We were speaking in the week when IBM sold much of its Watson Health business after it failed to see much of its work put to practical use in hospitals. And as Moorfields consultant Pearse Keane told me recently, the challenge of taking an AI concept and getting it “from code to clinic” in the NHS is a daunting one.
“This stuff is very new and in many ways, we're still at the experimental stage,” Sollazzo says. The main part of his job, running the Skunkworks, is all about trying out new ideas, whereas the AI Lab tries to deploy proven concepts across the health service.
(You can listen to the whole of my conversation with Giuseppe Sollazzo on my new Always On podcast here:)
“We try and engage with the variety of clinicians, nurses and other people who work with analytics in the NHS,” he explains. “And with them we take a journey. And that journey is about understanding what their problems are and trying to deploy AI in a rapid manner to address those problems”.
If you think of AI in healthcare as being all about robot surgeons or automated diagnosis of scans, you might find some of the Skunkworks projects rather mundane.
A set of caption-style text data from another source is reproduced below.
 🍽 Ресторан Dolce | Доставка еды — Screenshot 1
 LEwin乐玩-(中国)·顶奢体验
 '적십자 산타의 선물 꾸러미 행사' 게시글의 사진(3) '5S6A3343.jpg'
Sollazzo cites, for example, the Gloucestershire hospital which wanted to predict the length of time a patient would stay.
”Being able to predict how long they're going to be in hospital is quite important,” he says, explaining that a third of stays in Gloucestershire hospitals end up being long stayers. “There is a huge literature about how loads of these long stays are actually needless - people should be sent home where their recovery in the community is faster and more comfortable.”
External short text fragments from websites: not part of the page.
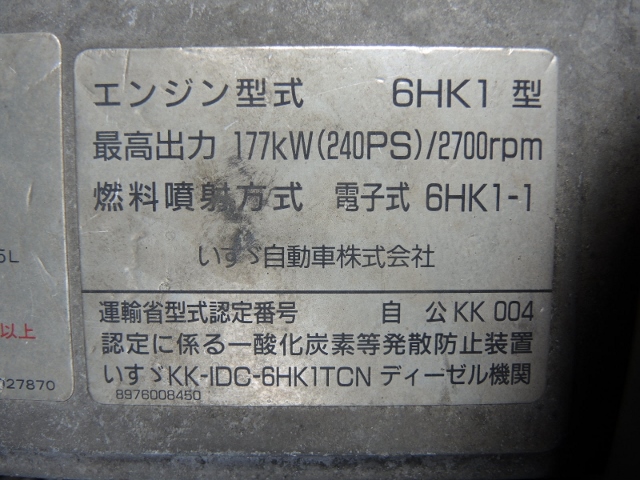 Ｈ１３　いすゞ　フォワード　アルミウィング　７２００ボデー　ワイドキャブ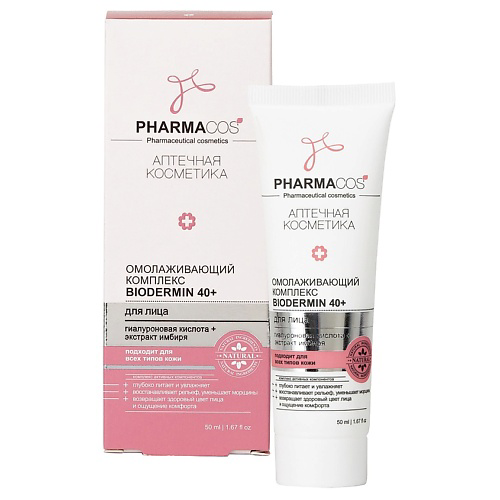 ВИТЭКС Омолаживающий комплекс Biodermin 40+ для лица Pharmacos 50 #1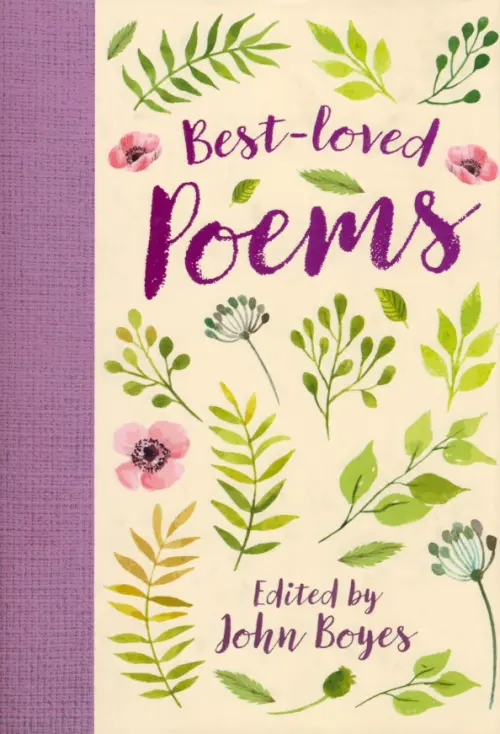 Best Loved Poems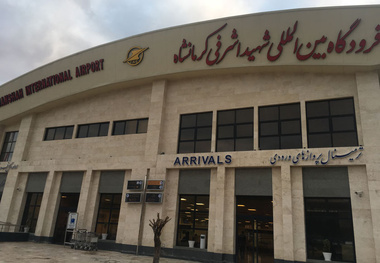باند اصلی فرودگاه کرمانشاه به‌ زودی افتتاح می‌ شود

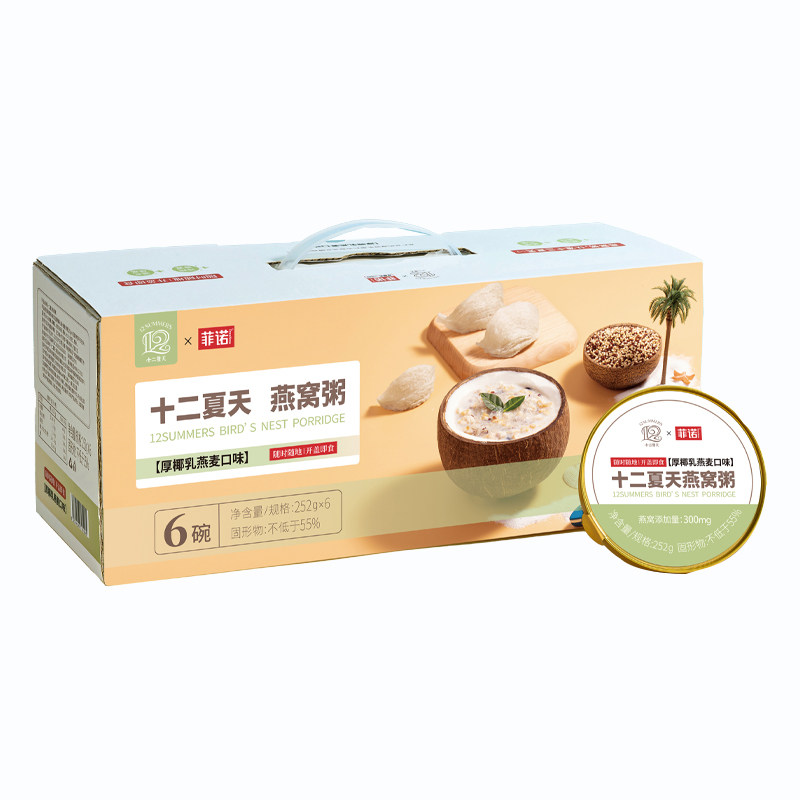 十二夏天燕窝粥早餐粥孕妈妈滋补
In collaboration with a company called Polygeist the project used a neural network to try to predict which patients would be long stayers - and succeeded in getting it right in two thirds of cases. Now the hospital is looking at how it might put the algorithm into action to identify those patients who, with extra support, could have a shorter stay.
Sollazzo says he learned in his previous job as Head of Data at the Department of Transport that “most of the problems solved by by data are not super exciting.” The same is true of many uses of AI - but that doesn’t mean they are trivial:
“No one will ever hear about doctors using an AI to predict your length of stay, but that might be a big contributor to your wellbeing while in the healthcare system.”
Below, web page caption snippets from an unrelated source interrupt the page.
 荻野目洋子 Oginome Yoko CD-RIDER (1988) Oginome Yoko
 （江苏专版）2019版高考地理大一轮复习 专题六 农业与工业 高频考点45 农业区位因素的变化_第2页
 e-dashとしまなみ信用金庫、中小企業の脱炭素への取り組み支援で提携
There are some eye-catching projects in the main AI lab - one involves a system to automatically detect prostate cancer from biopsy images, giving an earlier diagnosis than a doctor could.
But here and right across the NHSX AI activities, Giuseppe says the task he and his colleagues face is about far more than just assessing the technology. “Clearly we have the burden of the proof, which is that the machine needs to be as accurate as the human.” But there are other questions. “ How do patients engage with AI? How do doctors engage with AI? And what forms of recourse do they have if the AI is wrong?”
He is keen to play down any threat to medical jobs, comparing AI to what the arrival of X-rays did for doctors in the last century - “what we're giving them is a way to know more about the patient.” He suggests that AI systems could work alongside doctors, for instance giving a second opinion on a scan for breast cancer, where currently best practice says two human doctors must be involved.
Then there is the question of biases in the data that is the essential fuel for most AI systems. He gives one example: “We've been working with a group of dermatologists to try and understand if we could create an assessment of pressure ulcers. And it turns out that all the literature is about patients who are white.” So, it will be hard to develop a system that would. work for all patients.
I ended our conversation by asking the Skunkworks boss whether he was an optimist about delivering AI in the health service over the next five years: “I think my role here is not that of being optimistic or pessimistic, but navigating that conversation, making sure that we work transparently and openly and keep having a conversation with the public.”
After years of hearing excitable PR people making outlandish claims about AI replacing radiologists or providing miracle cures I found Giuseppe Sollazzo’s calm approach rather refreshing. He may have a hipster title but he seems to be promising that any AI revolution in the NHS will be so quiet and understated that you may not even notice that it’s happening.